Assignment: Repeat the data below in full. Pictures must not be part of the copy.
(Beginning of Provided data)
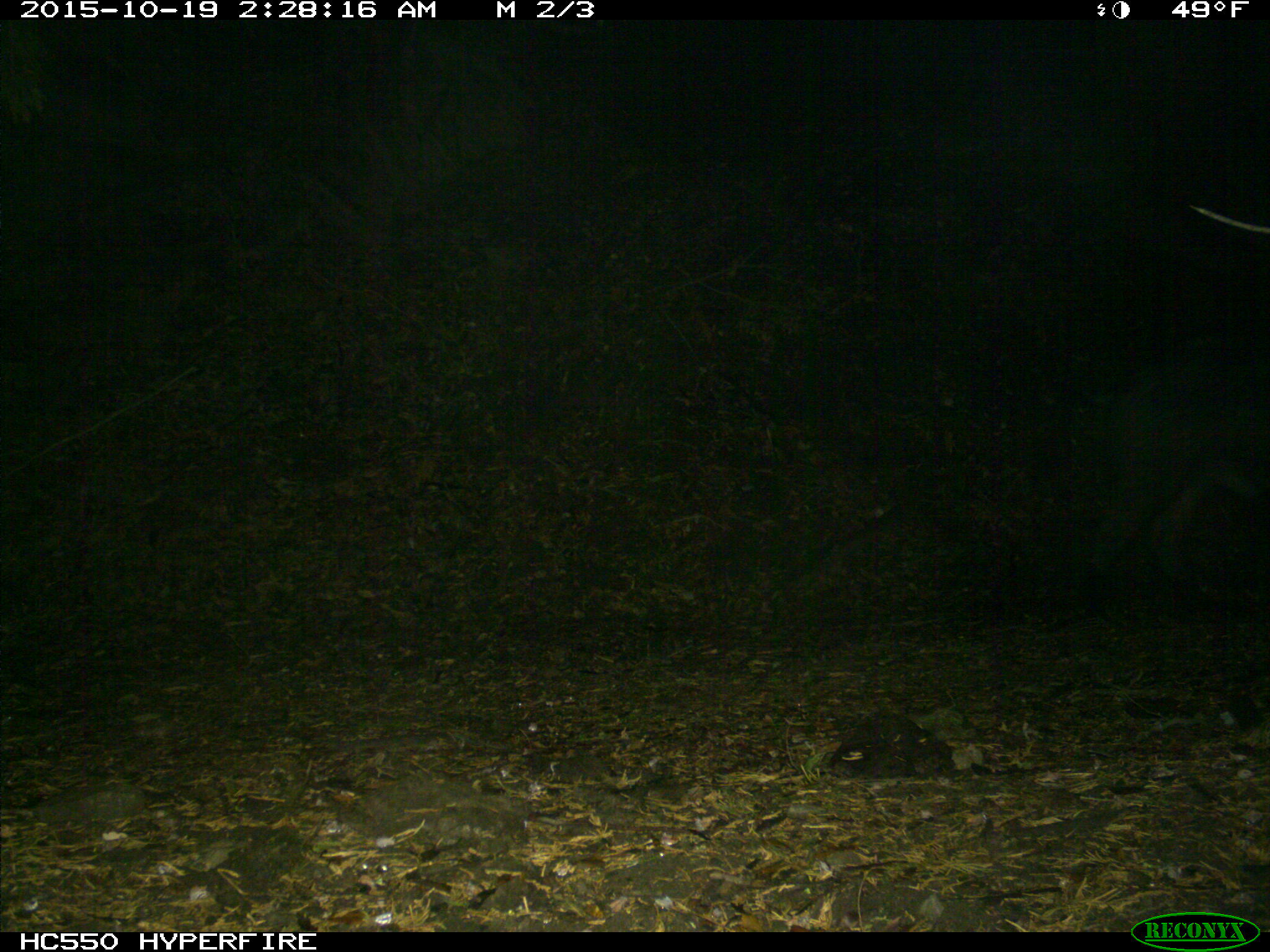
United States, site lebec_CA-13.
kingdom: Animalia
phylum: Chordata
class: Mammalia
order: Artiodactyla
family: Suidae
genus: Sus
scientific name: Sus scrofa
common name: wild boar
(End of Provided data)
Answer space:
United States, site lebec_CA-13.
kingdom: Animalia
phylum: Chordata
class: Mammalia
order: Artiodactyla
family: Suidae
genus: Sus
scientific name: Sus scrofa
common name: wild boar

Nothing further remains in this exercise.